◆ ESTRATTO DELLA PAGINA ◆
+ + +

L’arte di guardarsi dentro. Confessioni di un reduce dagli Esercizi ignaziani

di Davide Romano

Ho da poco concluso online il Corso di formazione per Direttori di Esercizi Spirituali Ignaziani organizzato dall’Ateneo Pontificio Regina Apostolorum. E già qui vedo qualcuno arricciare il naso: roba da preti, penserete. E invece no. O meglio: sì, roba da preti – perché il mondo ignaziano nasce tra tonache e monasteri – ma anche roba da uomini e donne che hanno il coraggio, raro, rarissimo, di fermarsi un attimo e guardarsi dentro senza sconti. Un esercizio che oggi appare più arduo di una maratona a piedi scalzi sull’asfalto di luglio.

Chiariamo subito un punto: gli “Esercizi Spirituali” non sono un corso di yoga cattolico, né tantomeno un’ora di meditazione rilassante in sottofondo musicale. Sant’Ignazio di Loyola, il fondatore dei gesuiti, li pensò come un vero e proprio “allenamento dell’anima”. Allenamento è la parola giusta: fatica, sudore, disciplina, come in palestra. Solo che al posto dei muscoli alleni lo sguardo interiore, impari a distinguere ciò che ti rende davvero libero da ciò che ti incatena.

+ + +

◆ DATI FORNITI ◆
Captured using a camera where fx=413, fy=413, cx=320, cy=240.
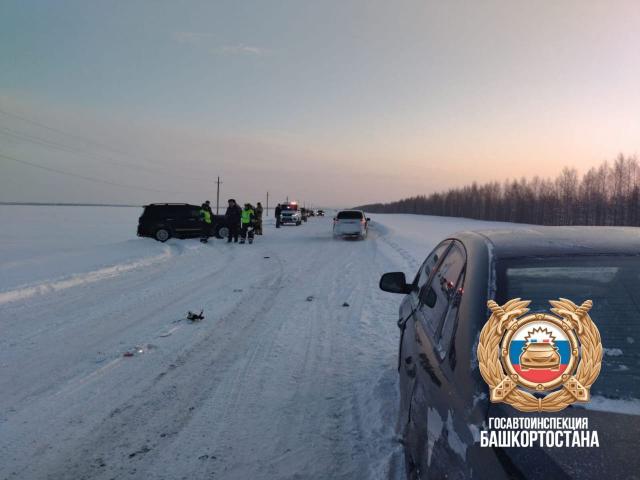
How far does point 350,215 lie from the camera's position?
912 inches

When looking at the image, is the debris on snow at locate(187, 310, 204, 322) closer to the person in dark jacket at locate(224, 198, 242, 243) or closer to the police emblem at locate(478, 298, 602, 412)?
the police emblem at locate(478, 298, 602, 412)

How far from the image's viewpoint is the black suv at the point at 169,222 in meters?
19.9

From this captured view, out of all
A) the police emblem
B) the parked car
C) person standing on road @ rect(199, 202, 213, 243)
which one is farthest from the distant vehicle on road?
the police emblem

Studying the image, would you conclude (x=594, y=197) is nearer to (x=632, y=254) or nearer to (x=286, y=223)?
(x=286, y=223)

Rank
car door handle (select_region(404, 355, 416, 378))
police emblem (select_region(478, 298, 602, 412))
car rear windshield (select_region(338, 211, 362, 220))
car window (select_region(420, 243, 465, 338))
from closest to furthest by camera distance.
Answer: police emblem (select_region(478, 298, 602, 412)) → car window (select_region(420, 243, 465, 338)) → car door handle (select_region(404, 355, 416, 378)) → car rear windshield (select_region(338, 211, 362, 220))

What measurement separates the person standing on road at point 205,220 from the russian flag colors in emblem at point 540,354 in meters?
18.8

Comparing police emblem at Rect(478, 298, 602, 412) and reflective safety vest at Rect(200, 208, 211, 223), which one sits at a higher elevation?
reflective safety vest at Rect(200, 208, 211, 223)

+ + +

◆ CONSEGNA ◆
Ricopia senza modifiche il tratto dell'articolo sugli Esercizi ignaziani che va da "Chiariamo subito un" fino a "che ti incatena.".

◆ RISULTATO DEL COMPITO ◆
Chiariamo subito un punto: gli “Esercizi Spirituali” non sono un corso di yoga cattolico, né tantomeno un’ora di meditazione rilassante in sottofondo musicale. Sant’Ignazio di Loyola, il fondatore dei gesuiti, li pensò come un vero e proprio “allenamento dell’anima”. Allenamento è la parola giusta: fatica, sudore, disciplina, come in palestra. Solo che al posto dei muscoli alleni lo sguardo interiore, impari a distinguere ciò che ti rende davvero libero da ciò che ti incatena.